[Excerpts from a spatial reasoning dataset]
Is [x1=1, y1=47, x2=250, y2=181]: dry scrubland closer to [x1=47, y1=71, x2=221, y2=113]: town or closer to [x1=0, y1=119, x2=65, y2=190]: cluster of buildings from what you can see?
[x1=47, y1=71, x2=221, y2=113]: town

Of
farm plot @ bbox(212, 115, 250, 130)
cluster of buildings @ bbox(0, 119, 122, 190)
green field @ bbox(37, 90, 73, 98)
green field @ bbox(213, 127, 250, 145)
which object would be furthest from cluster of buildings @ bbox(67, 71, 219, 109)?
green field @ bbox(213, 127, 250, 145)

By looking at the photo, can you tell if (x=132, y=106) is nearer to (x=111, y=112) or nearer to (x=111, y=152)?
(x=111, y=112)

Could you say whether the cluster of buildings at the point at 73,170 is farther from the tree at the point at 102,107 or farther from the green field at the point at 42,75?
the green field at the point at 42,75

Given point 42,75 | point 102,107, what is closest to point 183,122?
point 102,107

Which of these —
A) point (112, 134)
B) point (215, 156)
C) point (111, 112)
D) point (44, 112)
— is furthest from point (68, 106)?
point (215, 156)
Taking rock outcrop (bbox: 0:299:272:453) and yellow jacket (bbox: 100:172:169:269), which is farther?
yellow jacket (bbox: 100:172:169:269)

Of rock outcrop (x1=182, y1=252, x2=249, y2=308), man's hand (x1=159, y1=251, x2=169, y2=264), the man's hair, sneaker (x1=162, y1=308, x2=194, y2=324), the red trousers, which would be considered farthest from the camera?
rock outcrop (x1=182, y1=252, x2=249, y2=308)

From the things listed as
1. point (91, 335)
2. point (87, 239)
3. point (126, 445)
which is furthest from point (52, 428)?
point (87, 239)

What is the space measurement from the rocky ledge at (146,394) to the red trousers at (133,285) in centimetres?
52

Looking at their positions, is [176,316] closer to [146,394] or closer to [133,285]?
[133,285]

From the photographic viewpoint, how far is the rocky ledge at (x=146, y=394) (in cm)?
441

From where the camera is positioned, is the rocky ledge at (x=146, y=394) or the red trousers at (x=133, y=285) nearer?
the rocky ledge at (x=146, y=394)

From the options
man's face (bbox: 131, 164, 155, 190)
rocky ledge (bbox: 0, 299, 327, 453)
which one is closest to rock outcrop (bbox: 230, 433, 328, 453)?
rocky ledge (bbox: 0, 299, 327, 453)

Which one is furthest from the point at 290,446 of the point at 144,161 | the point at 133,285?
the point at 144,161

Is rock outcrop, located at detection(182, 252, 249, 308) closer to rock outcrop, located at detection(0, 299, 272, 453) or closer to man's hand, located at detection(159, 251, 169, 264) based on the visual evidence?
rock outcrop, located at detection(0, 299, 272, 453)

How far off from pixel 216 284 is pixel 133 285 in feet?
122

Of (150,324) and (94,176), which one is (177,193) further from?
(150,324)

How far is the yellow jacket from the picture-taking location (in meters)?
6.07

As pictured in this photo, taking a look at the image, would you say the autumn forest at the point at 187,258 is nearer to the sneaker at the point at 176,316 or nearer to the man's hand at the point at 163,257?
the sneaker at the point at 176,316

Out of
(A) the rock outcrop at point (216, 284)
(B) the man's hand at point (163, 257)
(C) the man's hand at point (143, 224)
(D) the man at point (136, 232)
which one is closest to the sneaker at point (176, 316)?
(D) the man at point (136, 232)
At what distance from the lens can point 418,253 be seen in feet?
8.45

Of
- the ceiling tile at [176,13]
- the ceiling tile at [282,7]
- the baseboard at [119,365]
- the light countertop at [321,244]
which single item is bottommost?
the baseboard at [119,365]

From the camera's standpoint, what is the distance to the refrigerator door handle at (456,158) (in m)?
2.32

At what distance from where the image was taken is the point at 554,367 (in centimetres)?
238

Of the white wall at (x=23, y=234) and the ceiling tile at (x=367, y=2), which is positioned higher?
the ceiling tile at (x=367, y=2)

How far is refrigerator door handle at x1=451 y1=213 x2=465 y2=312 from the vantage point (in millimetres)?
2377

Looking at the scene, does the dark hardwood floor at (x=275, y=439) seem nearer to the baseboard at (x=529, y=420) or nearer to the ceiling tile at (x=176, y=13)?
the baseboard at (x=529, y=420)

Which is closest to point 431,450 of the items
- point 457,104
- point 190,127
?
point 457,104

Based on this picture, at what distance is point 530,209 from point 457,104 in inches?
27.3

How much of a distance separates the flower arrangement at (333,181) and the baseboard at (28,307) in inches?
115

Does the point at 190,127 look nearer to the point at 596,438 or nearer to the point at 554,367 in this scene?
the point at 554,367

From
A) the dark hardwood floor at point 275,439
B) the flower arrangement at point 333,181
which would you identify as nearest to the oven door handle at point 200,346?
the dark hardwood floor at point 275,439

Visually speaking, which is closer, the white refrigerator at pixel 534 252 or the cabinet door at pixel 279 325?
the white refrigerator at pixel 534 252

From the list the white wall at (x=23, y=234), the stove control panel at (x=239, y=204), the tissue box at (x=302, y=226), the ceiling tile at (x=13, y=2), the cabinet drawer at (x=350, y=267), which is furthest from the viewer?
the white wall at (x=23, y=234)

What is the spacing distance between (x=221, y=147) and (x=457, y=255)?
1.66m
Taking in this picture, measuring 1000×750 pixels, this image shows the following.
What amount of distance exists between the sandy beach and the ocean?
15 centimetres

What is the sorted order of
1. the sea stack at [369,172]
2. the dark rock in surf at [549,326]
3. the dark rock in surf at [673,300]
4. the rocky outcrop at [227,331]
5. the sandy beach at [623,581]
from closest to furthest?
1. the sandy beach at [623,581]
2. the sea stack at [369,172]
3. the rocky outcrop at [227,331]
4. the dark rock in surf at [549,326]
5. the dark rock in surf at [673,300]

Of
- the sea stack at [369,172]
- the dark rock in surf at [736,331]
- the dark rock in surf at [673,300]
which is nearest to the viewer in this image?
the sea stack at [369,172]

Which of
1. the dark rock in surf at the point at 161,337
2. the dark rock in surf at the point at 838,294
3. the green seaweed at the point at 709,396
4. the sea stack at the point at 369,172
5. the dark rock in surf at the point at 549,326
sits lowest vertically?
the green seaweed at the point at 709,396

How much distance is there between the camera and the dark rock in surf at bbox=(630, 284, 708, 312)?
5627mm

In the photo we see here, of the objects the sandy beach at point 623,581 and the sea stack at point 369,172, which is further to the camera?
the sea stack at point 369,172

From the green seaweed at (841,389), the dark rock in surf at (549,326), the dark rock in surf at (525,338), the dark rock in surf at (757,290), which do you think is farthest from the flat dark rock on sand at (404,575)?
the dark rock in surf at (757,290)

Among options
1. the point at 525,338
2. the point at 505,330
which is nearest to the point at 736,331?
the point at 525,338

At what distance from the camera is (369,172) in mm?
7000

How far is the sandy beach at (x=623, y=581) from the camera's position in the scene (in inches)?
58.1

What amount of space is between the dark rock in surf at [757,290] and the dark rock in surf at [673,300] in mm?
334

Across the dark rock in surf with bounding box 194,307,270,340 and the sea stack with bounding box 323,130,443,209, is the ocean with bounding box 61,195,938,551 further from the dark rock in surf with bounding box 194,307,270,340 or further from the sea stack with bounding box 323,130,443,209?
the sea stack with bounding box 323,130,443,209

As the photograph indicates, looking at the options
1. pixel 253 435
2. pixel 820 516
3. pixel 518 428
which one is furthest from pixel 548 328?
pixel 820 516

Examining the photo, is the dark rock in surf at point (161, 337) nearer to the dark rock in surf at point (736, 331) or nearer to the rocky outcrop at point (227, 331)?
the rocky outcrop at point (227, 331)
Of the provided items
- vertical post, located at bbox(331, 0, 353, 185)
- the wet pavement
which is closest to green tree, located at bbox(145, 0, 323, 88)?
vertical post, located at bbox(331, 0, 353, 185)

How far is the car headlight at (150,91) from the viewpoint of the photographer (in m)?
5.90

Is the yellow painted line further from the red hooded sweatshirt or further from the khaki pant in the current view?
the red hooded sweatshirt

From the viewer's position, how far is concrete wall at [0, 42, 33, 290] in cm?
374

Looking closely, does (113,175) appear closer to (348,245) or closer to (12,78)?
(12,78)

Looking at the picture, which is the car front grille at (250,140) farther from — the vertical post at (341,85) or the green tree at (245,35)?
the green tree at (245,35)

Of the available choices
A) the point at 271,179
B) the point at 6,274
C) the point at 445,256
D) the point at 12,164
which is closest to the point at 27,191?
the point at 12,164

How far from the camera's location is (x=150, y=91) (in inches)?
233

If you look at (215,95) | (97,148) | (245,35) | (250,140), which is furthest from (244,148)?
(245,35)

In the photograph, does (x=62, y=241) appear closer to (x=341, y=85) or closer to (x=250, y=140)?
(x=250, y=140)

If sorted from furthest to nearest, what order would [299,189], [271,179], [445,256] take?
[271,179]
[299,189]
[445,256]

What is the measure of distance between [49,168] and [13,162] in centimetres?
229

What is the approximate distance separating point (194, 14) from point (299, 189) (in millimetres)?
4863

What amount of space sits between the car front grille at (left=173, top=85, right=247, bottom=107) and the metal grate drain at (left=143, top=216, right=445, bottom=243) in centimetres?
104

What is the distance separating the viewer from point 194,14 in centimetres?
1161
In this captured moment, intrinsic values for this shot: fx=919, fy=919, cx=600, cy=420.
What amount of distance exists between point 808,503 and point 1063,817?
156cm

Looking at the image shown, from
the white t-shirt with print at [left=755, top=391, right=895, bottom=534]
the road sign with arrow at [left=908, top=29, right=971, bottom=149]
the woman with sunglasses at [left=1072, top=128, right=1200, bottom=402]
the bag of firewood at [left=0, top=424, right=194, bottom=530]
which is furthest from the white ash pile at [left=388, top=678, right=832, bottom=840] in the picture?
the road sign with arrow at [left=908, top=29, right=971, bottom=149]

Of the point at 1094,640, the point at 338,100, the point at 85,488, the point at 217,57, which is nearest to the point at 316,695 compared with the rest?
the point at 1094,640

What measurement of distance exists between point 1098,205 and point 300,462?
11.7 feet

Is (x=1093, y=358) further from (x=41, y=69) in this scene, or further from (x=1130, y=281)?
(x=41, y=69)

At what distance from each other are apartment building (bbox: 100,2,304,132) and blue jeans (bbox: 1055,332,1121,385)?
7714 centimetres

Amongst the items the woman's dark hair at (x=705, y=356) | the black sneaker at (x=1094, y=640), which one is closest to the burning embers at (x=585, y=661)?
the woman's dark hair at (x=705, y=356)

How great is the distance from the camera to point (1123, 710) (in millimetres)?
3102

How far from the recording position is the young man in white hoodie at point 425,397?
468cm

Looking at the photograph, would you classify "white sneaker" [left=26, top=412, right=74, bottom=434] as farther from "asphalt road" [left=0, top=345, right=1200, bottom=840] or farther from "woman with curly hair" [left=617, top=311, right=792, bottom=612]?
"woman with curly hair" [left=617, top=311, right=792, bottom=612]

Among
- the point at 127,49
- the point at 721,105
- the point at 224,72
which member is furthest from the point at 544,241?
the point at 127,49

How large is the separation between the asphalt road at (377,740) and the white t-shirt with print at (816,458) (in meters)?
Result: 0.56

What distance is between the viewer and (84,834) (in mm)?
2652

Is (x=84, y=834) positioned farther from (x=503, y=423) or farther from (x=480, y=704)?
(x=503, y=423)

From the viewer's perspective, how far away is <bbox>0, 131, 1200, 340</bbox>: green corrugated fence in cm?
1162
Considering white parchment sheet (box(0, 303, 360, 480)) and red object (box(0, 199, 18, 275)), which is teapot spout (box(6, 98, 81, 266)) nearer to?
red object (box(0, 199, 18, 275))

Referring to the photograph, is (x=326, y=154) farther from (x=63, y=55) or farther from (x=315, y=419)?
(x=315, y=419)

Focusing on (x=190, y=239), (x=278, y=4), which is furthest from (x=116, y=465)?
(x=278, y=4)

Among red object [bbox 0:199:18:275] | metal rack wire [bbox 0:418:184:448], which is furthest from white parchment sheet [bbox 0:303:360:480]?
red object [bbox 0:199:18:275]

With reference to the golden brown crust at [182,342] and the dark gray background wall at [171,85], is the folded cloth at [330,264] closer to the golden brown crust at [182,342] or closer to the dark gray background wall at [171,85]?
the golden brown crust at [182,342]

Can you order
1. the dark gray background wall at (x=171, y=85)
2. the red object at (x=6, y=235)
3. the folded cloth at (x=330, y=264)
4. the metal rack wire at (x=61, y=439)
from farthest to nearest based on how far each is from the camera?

### What you should do
Please rewrite the lines from the one containing "Looking at the image shown, from" through the one containing "7714 centimetres" as a numbered list, leaving out any blank lines.

### Completed exercise
1. Looking at the image shown, from
2. the white t-shirt with print at [left=755, top=391, right=895, bottom=534]
3. the road sign with arrow at [left=908, top=29, right=971, bottom=149]
4. the woman with sunglasses at [left=1072, top=128, right=1200, bottom=402]
5. the bag of firewood at [left=0, top=424, right=194, bottom=530]
6. which is furthest from the white ash pile at [left=388, top=678, right=832, bottom=840] in the picture?
7. the road sign with arrow at [left=908, top=29, right=971, bottom=149]
8. Of the point at 1094,640, the point at 338,100, the point at 85,488, the point at 217,57, which is nearest to the point at 316,695 compared with the rest?
9. the point at 1094,640
10. What measurement of distance exists between point 1098,205 and point 300,462?
11. 11.7 feet
12. Is (x=1093, y=358) further from (x=41, y=69) in this scene, or further from (x=1130, y=281)?
13. (x=41, y=69)
14. At what distance from each other are apartment building (bbox: 100,2,304,132) and blue jeans (bbox: 1055,332,1121,385)?
15. 7714 centimetres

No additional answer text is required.